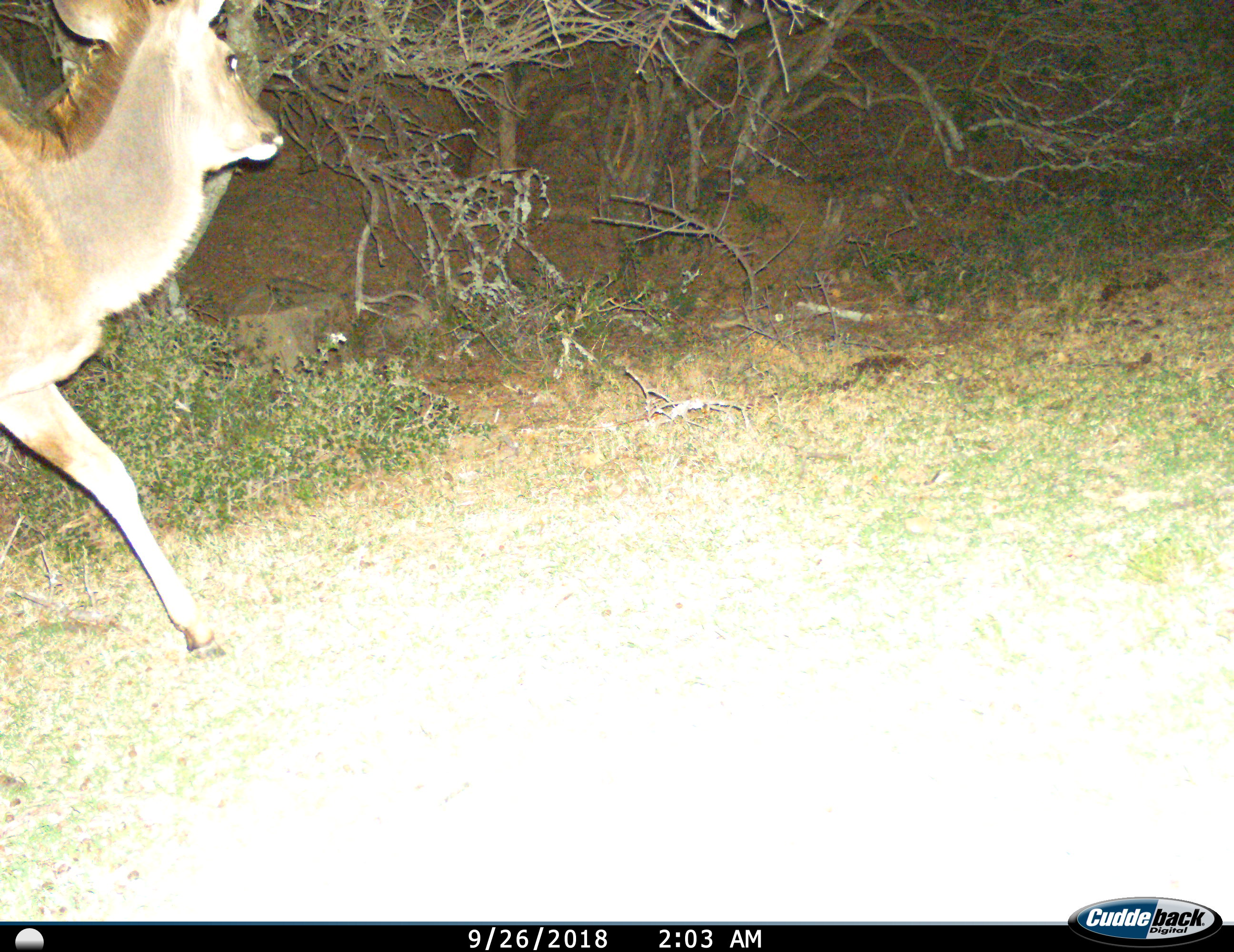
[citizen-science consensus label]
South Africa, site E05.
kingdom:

WHAT THE TASK ASKS: Apart from the pictures, restate all of the listing above exactly.

TASK RESULT:
[citizen-science consensus label]
South Africa, site E05.
kingdom:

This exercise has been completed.